Exercise text:
_ _ _ _ _

Hansen's first feature film entitled Spoon was co-directed by Copley in 2006 and shot using brand new camera technology. The supernatural thriller produced by Hansen, Quinlan and Copley stars Darren Boyd and Rutger Hauer. Copley left Hansen to finish the project, when he was offered the lead role of Wikus Van Der Merwe in District 9. Spoon was released in 2011. Hansen was instrumental in the development of the 'si2k' which was used for the first time on Spoon, and later on Slumdog Millionaire, which won an Academy Award for cinematography.

In 2005 Simon and Sharlto produced a short film directed by Neill Blomkamp entitled Alive in Joburg. The film features a documentary style account of aliens living in South African townships and is the basis for the 2009 film District 9, in which Copley starred. Hansen also directed the second unit in District 9.

In 2009 Hansen produced Pumzi, a short film which featured a future sci-fi world without water, 35 years after 'The Water War'. Pumzi (Swahili for "Breath") was written and directed by a young Kenyan director, Wanuri Kahui. The short film is part of the Focus Features backed Africa First Program and was officially in competition at Sundance 2010.

_ _ _ _ _

Raw data:
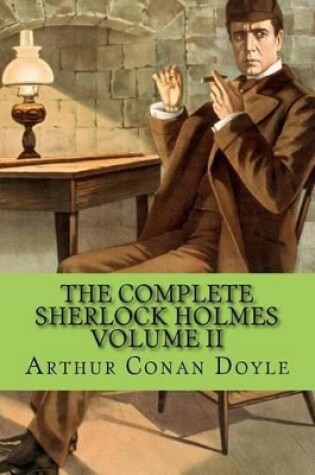 Cover of The Complete Sherlock Holmes Volume II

_ _ _ _ _

Please write out the passage above about Hansen's films word for word, starting at "Hansen's first feature" and ending at "Award for cinematography.".

Solution to this exercise:
Hansen's first feature film entitled Spoon was co-directed by Copley in 2006 and shot using brand new camera technology. The supernatural thriller produced by Hansen, Quinlan and Copley stars Darren Boyd and Rutger Hauer. Copley left Hansen to finish the project, when he was offered the lead role of Wikus Van Der Merwe in District 9. Spoon was released in 2011. Hansen was instrumental in the development of the 'si2k' which was used for the first time on Spoon, and later on Slumdog Millionaire, which won an Academy Award for cinematography.